Va. Tech president urges calm as police investigate new threat in e-mails, YouTube postings

By AP
Thursday, March 18, 2010

Online postings warn of another Va. Tech attack

BLACKSBURG, Va. — Nearly three years after a massacre that left more than 30 dead, Virginia Tech officials are urging calm as e-mails and Internet postings originating in Italy threaten another attack on campus.

Though police do not believe the threats are credible, University President Charles W. Steger said in an e-mail to faculty and students Wednesday that classes would be held Thursday with additional security across campus.

Given the public concern, Steger said an overabundance of caution is appropriate.

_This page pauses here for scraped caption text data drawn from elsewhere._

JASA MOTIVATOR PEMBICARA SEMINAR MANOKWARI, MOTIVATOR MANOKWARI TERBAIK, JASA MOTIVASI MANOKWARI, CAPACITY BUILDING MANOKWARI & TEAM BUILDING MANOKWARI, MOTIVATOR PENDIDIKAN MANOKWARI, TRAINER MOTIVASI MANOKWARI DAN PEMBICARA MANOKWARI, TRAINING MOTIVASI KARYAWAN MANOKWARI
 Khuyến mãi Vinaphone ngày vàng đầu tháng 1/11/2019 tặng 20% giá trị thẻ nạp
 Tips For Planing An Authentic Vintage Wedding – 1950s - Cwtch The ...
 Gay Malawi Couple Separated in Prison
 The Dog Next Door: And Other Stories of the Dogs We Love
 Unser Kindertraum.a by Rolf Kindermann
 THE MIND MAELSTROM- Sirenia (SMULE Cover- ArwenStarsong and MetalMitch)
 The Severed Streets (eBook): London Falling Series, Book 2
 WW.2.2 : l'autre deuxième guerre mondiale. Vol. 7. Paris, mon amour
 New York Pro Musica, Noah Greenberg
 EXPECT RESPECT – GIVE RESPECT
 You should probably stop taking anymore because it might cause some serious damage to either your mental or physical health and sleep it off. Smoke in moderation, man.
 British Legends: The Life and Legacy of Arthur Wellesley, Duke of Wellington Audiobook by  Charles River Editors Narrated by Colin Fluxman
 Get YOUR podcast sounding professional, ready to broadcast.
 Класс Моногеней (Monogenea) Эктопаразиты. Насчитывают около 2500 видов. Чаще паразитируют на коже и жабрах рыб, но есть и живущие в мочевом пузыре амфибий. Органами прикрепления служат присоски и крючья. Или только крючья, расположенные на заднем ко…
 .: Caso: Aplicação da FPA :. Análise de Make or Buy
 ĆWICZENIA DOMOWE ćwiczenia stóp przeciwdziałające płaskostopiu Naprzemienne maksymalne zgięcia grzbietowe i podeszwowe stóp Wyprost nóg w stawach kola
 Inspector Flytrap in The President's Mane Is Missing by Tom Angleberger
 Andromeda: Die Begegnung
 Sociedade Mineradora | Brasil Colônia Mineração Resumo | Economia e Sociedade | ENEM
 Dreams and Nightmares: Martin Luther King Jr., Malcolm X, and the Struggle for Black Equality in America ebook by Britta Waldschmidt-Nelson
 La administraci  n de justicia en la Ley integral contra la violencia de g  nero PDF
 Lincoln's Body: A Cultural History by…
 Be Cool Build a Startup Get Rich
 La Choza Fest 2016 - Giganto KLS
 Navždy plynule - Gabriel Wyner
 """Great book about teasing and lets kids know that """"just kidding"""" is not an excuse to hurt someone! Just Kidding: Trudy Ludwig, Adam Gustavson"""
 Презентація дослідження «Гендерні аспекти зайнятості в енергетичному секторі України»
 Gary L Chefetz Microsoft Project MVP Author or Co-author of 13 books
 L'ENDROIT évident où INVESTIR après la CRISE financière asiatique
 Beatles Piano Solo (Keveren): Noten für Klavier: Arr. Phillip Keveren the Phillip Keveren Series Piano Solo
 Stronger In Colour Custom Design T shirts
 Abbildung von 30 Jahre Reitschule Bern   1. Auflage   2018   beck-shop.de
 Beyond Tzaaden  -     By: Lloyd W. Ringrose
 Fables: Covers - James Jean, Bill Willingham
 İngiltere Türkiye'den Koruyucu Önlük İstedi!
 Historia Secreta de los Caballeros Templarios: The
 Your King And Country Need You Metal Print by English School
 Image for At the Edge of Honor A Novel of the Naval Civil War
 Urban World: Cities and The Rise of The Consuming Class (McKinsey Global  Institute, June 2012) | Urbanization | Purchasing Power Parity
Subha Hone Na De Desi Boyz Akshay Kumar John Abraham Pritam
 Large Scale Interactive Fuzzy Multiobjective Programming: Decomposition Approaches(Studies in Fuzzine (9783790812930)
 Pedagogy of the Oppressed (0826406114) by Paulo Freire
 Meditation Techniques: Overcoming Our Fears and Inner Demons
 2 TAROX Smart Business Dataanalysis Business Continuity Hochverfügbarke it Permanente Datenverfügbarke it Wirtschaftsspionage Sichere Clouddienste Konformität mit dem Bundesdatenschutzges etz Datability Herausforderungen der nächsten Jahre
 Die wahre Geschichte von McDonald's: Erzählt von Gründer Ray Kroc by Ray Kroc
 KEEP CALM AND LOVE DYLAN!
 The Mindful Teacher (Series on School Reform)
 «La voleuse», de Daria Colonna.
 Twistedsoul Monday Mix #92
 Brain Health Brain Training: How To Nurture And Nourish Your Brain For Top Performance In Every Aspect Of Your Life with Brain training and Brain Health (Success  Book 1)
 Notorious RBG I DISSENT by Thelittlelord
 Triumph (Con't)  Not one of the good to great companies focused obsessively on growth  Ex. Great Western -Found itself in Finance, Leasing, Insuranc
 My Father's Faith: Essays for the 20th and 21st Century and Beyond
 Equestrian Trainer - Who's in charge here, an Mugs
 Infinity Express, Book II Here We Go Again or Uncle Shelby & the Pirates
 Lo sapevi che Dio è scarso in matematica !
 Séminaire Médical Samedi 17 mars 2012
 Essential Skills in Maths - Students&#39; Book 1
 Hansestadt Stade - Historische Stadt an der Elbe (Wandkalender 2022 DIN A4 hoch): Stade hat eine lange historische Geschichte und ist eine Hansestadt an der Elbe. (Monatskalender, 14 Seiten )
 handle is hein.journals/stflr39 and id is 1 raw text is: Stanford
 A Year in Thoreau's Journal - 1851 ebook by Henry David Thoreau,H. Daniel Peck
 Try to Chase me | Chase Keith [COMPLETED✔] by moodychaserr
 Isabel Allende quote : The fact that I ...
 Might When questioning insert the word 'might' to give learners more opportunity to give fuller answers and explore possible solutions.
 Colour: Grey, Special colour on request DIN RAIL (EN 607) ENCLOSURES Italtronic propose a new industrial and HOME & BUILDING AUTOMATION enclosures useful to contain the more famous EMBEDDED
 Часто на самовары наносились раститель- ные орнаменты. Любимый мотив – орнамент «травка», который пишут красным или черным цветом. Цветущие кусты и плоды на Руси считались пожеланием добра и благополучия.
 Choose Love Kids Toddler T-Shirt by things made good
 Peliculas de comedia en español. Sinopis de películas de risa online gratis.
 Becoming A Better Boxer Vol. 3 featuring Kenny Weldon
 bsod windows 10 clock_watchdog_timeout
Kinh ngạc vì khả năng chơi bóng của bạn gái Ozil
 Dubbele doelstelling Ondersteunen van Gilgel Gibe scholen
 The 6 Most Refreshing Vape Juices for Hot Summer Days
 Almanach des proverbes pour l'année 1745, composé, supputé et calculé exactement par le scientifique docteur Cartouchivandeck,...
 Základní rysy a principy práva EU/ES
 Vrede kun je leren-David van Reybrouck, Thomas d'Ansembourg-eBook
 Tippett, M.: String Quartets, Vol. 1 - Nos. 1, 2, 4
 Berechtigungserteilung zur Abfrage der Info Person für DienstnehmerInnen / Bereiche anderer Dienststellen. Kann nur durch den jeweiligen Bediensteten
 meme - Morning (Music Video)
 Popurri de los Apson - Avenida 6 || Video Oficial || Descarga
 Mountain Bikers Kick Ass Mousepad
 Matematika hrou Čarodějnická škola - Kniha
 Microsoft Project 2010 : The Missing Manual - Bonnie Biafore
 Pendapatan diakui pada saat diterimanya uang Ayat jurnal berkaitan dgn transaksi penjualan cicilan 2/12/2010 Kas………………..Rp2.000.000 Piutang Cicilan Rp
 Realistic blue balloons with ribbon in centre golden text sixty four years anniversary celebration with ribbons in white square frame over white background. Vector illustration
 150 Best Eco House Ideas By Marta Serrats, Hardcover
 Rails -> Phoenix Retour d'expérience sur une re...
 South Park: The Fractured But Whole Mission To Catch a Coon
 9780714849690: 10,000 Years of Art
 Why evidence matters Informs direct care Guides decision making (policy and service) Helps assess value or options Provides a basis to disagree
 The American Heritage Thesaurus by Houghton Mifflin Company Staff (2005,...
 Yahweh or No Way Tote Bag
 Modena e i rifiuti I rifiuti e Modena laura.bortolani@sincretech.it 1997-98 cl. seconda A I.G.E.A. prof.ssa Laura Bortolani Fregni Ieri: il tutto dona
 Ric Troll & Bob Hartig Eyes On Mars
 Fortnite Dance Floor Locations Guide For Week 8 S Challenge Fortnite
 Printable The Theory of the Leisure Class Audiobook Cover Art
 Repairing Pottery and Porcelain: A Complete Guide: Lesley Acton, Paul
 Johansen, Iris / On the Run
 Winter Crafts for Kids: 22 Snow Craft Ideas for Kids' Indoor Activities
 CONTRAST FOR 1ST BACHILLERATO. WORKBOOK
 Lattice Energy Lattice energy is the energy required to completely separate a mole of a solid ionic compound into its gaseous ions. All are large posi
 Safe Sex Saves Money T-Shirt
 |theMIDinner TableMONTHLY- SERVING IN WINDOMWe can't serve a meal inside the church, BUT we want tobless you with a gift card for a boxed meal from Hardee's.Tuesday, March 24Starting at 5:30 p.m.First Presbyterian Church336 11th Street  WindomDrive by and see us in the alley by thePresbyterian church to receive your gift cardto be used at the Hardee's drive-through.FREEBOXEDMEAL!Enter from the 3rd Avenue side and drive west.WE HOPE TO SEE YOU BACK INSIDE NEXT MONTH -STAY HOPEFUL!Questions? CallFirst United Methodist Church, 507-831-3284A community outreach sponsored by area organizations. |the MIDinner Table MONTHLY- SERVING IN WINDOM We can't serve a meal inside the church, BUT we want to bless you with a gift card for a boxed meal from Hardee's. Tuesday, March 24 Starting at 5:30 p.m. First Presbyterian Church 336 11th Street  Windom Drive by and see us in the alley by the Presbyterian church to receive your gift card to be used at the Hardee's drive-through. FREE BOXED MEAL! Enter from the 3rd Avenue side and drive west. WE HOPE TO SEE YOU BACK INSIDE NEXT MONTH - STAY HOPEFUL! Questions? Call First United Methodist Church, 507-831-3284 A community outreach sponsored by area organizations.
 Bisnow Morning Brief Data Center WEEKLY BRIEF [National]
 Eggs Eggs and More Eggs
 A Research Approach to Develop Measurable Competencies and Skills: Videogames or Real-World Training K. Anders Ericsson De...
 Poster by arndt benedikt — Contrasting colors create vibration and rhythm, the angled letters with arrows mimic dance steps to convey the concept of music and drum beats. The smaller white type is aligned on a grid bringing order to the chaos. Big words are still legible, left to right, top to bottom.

“Given all that this university has endured, I can understand how this can be very upsetting to the university community,” Steger wrote in the e-mail. “Remember that we are a community that cares for each other and I ask that you continue to support each other.”

University spokesman Larry Hinker said there had been no new, substantive developments on Thursday, but the school felt it was important to communicate to the community that authorities were investigating the threats.

“Obviously, some of the students who had gotten this were a little rattled and there was an awful lot of rumor-building,” Hinker said.

Hinker could not provide an exact number of police on campus on Thursday, but said the increased security was noticeable.

Authorities investigated similar threats earlier this month and in October and believe the new posts are from the same person.

A YouTube user had created a Web page under the name “nextvirgtechkiller” that included the statements “the massacre is incoming” and “next massacre is incoming.” The person officials believe to be responsible also has continued to send threatening e-mails to students and employees over the last several days, Steger said in the e-mail.

Virginia State Police and the FBI are assisting in the investigation.

Virginia Tech was the scene of the worst mass shooting in modern U.S. history in April 2007. Student Seung-Hui Cho killed 32 people on campus, then committed suicide.